### Exercise description
In the neonatal infection excerpt, what reason is given for the higher incidence of early-onset infection found in the 1987–1996 study? Answer in one to three sentences.

### Excerpt
────────────────

The incidence of early-onset GBS infections is higher in Western Sweden compared to other local reports.
No difference in the incidence of early-onset GBS depending on the definition of early-onset being within 72 h or 7 days of life.
Keywords: NEONATAL SEPSIS, MENINGITIS, EARLY ONSET, EPIDEMIOLOGY
Background
Early-onset (EO) neonatal infections is a major cause of mortality and morbidity [1]. Studies have shown an increase in EO infections due to Gram-negative bacteria, especially among very-low-birth-weight infants [2]. Group B Streptococcus (GBS) remains as one of the most common pathogen even though targeted interventions like intrapartum antimicrobial prophylaxis (IAP) have shown a significant reduction in the incidence of EO GBS infection [2–5]. A risk factor-based approach for identifying candidates for IAP was published in Sweden 2008 and is the current policy in Sweden [6]. Some cases, however do not present with any risk factors and in many other countries the strategy for IAP is based on prenatal screening of GBS in late pregnancy instead [3, 7, 8].
Early-onset (EO) infection has been defined in a variety of ways. Many international reports use the definition of EO infection being within 72 h after birth, whereas in studies on EO GBS the definition is often within the first week of life [2, 9–11].
Two studies on neonatal sepsis and meningitis – from the same region as the present study - have been performed. Documentation on neonatal invasive infection starting from 1975 makes our data one of the longest running databases on neonatal infections in the world. In the first study, including data from 1975 to 1986, the incidence of EO neonatal infection, within the first week of life, caused by recognized pathogens was 1.9/1000 live births (LB) with 17% case-fatality rate [12]. In the second study from 1987 to 1996, the incidence of EO infection had increased to 2.3/1000 LB but the case-fatality rate had declined to 9% [13]. One of the reasons for the increase in incidence was considered to be a better survival of prematurely born infants with a high susceptibility to infections and better survival due to improved neonatal care [13].
The aim of this study was to document the incidence and etiology of EO neonatal invasive infections and changes in mortality for the period 1997–2017 by making a comparison between the last 10 years (2008–2017) and 1997–2007 and to compare with two previous studies from the same population covering the period 1975–1996 [12, 13]. A second aim was to evaluate if a change in the definition on EO neonatal infections to < 72 h after birth, instead of within the first week of life, would lead to missing cases of EO GBS infections.

────────────────

### Supplied data

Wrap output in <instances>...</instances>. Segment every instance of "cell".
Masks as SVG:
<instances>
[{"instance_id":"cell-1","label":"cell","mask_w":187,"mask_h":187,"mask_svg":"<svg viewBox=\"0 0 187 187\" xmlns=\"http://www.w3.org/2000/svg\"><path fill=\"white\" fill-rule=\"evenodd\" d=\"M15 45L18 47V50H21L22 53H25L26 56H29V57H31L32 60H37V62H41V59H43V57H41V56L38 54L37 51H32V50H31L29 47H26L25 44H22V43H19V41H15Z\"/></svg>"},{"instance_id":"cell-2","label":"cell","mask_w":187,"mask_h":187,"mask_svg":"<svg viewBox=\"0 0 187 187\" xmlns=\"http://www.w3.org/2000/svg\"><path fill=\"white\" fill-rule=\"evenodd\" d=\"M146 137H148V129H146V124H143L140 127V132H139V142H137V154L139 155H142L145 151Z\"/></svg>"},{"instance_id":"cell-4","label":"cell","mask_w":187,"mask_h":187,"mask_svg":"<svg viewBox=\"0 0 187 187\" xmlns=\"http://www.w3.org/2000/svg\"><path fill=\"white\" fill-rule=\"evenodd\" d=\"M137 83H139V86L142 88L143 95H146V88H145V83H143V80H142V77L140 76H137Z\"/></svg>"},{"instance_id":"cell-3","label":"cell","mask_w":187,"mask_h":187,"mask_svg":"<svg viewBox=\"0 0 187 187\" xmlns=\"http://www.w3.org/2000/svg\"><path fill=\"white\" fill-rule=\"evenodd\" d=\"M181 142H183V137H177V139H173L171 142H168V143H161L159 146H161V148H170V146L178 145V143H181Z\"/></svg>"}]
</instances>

────────────────

### Result below
The incidence rose from 1.9 to 2.3 per 1000 live births. One reason considered was better survival of prematurely born infants, who are highly susceptible to infections, along with better survival due to improved neonatal care.